= Task description =
Look in the material below for the line holding "人在一个中心广场中间做巨型泡影 免版税库存照片". Set it down exactly, with each later line up to and including the line holding "ハンガーに掛けた白いシャツの写真素材 [FYI03229116]".
────────────────────
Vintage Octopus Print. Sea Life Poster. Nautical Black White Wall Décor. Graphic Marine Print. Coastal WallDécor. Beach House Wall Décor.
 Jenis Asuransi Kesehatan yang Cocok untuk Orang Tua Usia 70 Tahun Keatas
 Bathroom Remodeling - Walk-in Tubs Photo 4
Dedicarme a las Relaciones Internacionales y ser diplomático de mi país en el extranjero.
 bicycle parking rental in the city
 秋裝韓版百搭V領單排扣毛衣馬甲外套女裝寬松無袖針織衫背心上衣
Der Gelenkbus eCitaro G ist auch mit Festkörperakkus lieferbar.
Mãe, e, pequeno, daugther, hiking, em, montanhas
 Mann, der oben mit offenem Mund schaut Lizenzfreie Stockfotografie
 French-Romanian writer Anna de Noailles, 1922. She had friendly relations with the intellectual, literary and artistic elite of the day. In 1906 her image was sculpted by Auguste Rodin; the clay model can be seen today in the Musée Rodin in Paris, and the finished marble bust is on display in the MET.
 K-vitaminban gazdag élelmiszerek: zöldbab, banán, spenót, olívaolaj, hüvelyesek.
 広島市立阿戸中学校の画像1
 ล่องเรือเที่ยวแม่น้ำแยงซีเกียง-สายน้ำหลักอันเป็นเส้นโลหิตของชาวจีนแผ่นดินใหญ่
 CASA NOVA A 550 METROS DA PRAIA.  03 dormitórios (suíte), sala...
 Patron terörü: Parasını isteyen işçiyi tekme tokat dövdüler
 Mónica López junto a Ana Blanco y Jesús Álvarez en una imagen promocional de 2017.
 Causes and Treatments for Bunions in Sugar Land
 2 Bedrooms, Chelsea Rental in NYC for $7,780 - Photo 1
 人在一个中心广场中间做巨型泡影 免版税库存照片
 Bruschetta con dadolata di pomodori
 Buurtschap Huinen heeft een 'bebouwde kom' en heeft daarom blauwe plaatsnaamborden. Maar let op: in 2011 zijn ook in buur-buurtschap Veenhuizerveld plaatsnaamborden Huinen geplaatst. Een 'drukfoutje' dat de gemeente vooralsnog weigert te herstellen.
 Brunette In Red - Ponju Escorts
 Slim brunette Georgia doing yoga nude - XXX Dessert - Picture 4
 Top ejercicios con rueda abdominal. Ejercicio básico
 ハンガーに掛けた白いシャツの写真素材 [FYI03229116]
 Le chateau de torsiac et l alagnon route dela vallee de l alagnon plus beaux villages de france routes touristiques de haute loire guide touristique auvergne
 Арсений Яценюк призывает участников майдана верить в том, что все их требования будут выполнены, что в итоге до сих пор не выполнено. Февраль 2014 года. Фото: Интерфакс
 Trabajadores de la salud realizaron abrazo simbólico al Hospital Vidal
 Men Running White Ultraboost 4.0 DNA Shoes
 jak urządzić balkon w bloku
────────────────────
= Expected answer =
 人在一个中心广场中间做巨型泡影 免版税库存照片
 Bruschetta con dadolata di pomodori
 Buurtschap Huinen heeft een 'bebouwde kom' en heeft daarom blauwe plaatsnaamborden. Maar let op: in 2011 zijn ook in buur-buurtschap Veenhuizerveld plaatsnaamborden Huinen geplaatst. Een 'drukfoutje' dat de gemeente vooralsnog weigert te herstellen.
 Brunette In Red - Ponju Escorts
 Slim brunette Georgia doing yoga nude - XXX Dessert - Picture 4
 Top ejercicios con rueda abdominal. Ejercicio básico
 ハンガーに掛けた白いシャツの写真素材 [FYI03229116]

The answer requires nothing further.